I finished my avocado toast, amazed at what I was hearing. Could I dare hope that God had at last answered prayer and provided some measure of healing to my friend’s mind? Does it ever happen that people with paranoid schizophrenia come back from the brink this side of the future resurrection? Yet it seemed undeniable. Whatever had happened to his mind when it fizzed and popped for a week, Adam was now able to see reality in a clearer way – and to notice the unhealthy pull of his other reality. The sandwich shop had messed up his order, and Adam told me that he noticed his brain wanting him to believe that it had been on purpose, just another part of the plan to foil him at every turn, to keep him down. But remarkably, he had noticed this and had successfully pushed back against that narrative, instead choosing to believe reality, that the mistaken order had been just that – an honest mistake.

Adam and I talked for another hour or so. I encouraged him to gently try to reenter believing community. I decided to take a risk and invite him to my son’s birthday party the next day. Many of the local and foreign believers would be there. I was eager to see if Adam would behave differently in that kind of a group setting than he would have previously. Adam agreed to come. He was eager to bring my wife a gift in recognition for all the food and coffee she had made for him when he was still trapped “in his shell,” as he put it.

Adam came to the party and didn’t freak anyone out. He actually made a lot of people smile and laugh and I caught glimpses of the old Adam, one of my best friends, the most gifted evangelist in the city. It’s not that there isn’t still a strangeness to him. A decade of severe mental illness will leave its scars. But unbelievable as it seems, somehow he has been pulled back from the brink, and God has given him back his mind. I shook my head as I saw him exchanging numbers with other men at the party. I prayed that the change would be lasting, and that healing would continue. Perhaps Adam will once again be an active member of a local church, sharing the gospel in the tea houses, inviting others to follow Jesus with him. Perhaps he will be of sound mind enough so as to be a healthy member again of a spiritual family. That would be a stunning answer to prayer. Even though we shortly afterward left the country and he was on his own, Adam reached out for the info and attended the international church service this past weekend.

**Problem 1:** In the account of Adam's recovery, why did the narrator invite Adam to his son's birthday party? Answer in one to three sentences.
**Problem 2:** Alter the account of Adam's recovery, starting with "Adam and I talked" and going on through "as he put it.", so that "birthday party" becomes "graduation dinner".

**Data section:**
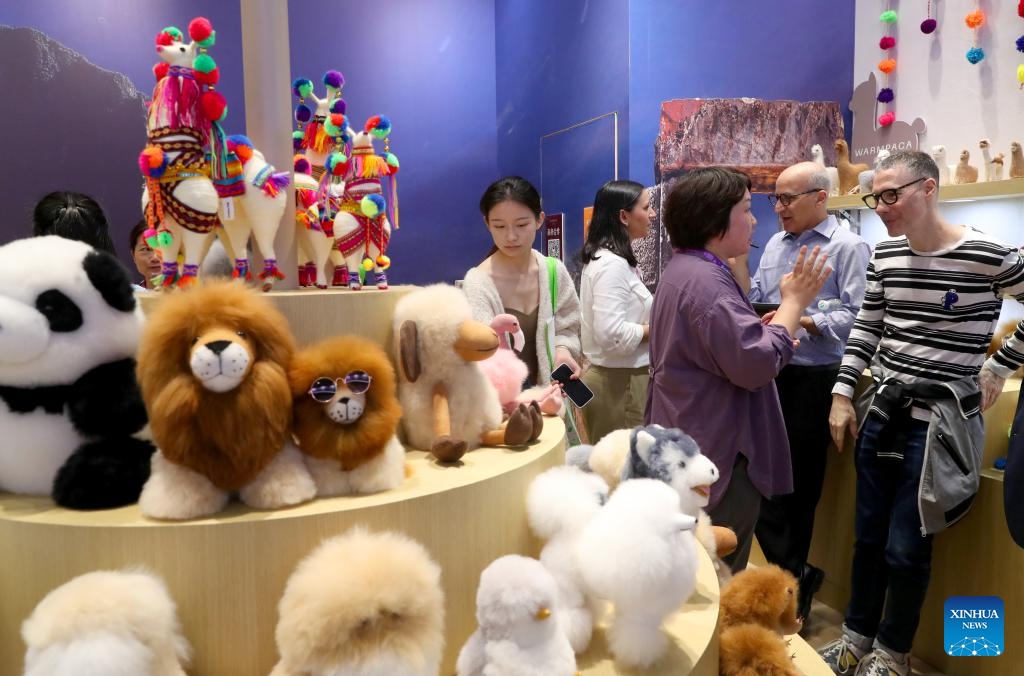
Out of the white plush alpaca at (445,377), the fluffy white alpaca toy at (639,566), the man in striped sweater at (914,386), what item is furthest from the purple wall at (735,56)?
the fluffy white alpaca toy at (639,566)

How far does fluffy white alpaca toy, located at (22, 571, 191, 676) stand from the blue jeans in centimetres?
180

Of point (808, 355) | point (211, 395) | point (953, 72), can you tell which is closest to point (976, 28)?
point (953, 72)

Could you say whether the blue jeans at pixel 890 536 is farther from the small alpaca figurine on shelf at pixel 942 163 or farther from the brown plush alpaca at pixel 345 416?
the brown plush alpaca at pixel 345 416

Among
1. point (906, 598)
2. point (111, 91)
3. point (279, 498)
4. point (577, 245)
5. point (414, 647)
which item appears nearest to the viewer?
point (414, 647)

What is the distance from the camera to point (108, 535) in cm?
92

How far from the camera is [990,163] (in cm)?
254

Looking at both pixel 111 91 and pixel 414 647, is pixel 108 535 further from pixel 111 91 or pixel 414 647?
pixel 111 91

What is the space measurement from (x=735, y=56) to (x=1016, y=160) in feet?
4.18

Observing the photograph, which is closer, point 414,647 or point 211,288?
point 414,647

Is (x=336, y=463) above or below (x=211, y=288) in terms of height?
below

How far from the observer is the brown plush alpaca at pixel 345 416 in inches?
39.4

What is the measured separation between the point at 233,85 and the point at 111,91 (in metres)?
0.48

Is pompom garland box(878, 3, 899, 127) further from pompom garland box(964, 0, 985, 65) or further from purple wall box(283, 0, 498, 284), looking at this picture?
purple wall box(283, 0, 498, 284)

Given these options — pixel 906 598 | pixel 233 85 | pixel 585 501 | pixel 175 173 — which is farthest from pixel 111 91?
pixel 906 598
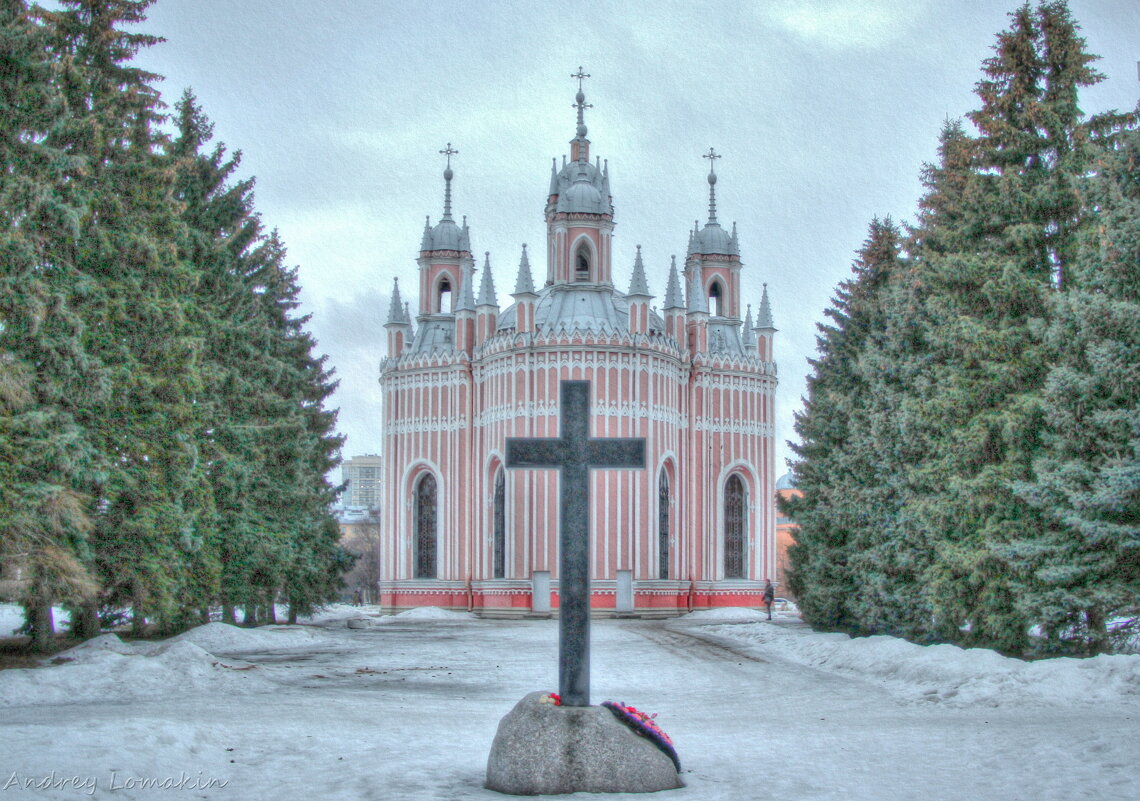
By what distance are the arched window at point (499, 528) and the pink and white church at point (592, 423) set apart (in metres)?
0.05

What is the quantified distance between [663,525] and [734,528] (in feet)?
15.7

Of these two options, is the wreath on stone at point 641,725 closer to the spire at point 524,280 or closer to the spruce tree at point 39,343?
the spruce tree at point 39,343

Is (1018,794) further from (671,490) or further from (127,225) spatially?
(671,490)

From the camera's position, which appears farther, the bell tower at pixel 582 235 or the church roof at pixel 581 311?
the bell tower at pixel 582 235

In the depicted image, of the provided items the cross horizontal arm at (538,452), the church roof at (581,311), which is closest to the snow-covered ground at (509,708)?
the cross horizontal arm at (538,452)

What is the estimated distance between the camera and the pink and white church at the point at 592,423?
41.9 meters

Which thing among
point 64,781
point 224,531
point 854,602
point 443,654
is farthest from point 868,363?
point 64,781

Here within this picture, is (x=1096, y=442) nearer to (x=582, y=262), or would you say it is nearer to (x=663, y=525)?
(x=663, y=525)

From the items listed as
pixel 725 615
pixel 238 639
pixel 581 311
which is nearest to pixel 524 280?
pixel 581 311

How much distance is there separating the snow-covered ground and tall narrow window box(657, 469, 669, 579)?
2093cm

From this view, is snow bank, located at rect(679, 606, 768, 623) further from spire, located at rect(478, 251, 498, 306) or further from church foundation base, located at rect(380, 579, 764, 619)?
spire, located at rect(478, 251, 498, 306)

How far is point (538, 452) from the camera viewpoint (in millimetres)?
9609

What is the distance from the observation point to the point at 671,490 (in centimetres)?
4400

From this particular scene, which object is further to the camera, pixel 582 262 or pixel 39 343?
pixel 582 262
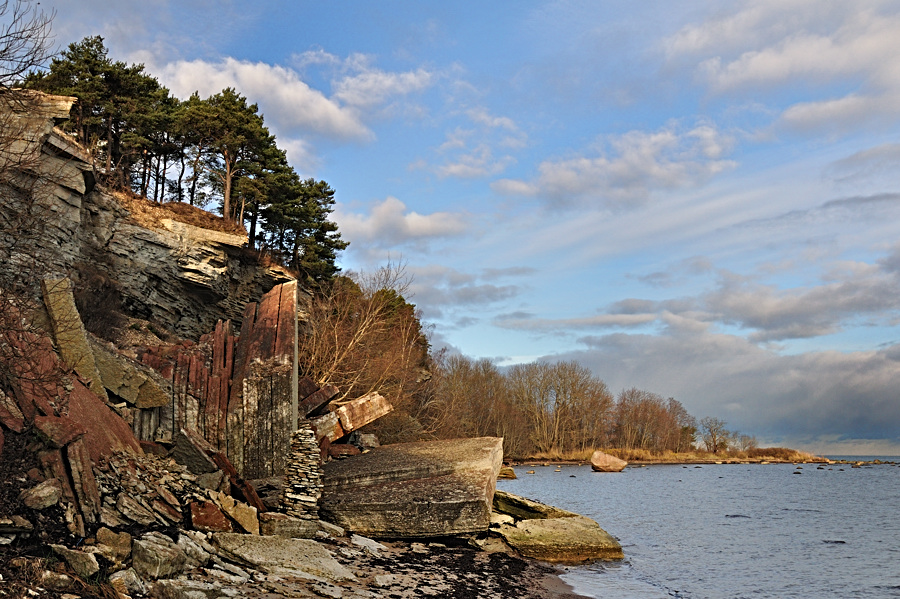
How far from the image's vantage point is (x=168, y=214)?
3067 centimetres

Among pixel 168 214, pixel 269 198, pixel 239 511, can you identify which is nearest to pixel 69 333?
pixel 239 511

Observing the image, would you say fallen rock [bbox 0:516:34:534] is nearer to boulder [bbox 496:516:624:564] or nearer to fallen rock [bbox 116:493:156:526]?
A: fallen rock [bbox 116:493:156:526]

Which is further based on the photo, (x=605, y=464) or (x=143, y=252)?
(x=605, y=464)

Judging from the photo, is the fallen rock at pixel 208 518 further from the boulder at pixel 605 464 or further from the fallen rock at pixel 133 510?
the boulder at pixel 605 464

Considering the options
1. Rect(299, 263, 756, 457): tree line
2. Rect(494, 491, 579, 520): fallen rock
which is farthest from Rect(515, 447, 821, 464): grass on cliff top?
Rect(494, 491, 579, 520): fallen rock

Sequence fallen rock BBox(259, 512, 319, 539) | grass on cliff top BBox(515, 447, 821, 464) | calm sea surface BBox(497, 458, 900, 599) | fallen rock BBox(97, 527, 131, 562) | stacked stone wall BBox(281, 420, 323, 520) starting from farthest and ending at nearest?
grass on cliff top BBox(515, 447, 821, 464) < calm sea surface BBox(497, 458, 900, 599) < stacked stone wall BBox(281, 420, 323, 520) < fallen rock BBox(259, 512, 319, 539) < fallen rock BBox(97, 527, 131, 562)

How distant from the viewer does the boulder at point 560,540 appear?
13844 mm

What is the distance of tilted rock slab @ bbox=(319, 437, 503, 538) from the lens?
12695 mm

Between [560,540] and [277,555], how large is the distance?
7.53 meters

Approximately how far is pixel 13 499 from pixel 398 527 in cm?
719

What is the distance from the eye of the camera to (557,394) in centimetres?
7281

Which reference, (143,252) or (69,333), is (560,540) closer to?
(69,333)

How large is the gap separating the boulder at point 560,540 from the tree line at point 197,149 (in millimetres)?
27283

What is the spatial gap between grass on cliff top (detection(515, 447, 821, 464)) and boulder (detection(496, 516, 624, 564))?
5521 centimetres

**Result 1:** The narrator wanted to see whether Adam would behave differently in a group setting than he would have before. Many of the local and foreign believers would be at the party.

**Result 2:**
Adam and I talked for another hour or so. I encouraged him to gently try to reenter believing community. I decided to take a risk and invite him to my son’s graduation dinner the next day. Many of the local and foreign believers would be there. I was eager to see if Adam would behave differently in that kind of a group setting than he would have previously. Adam agreed to come. He was eager to bring my wife a gift in recognition for all the food and coffee she had made for him when he was still trapped “in his shell,” as he put it.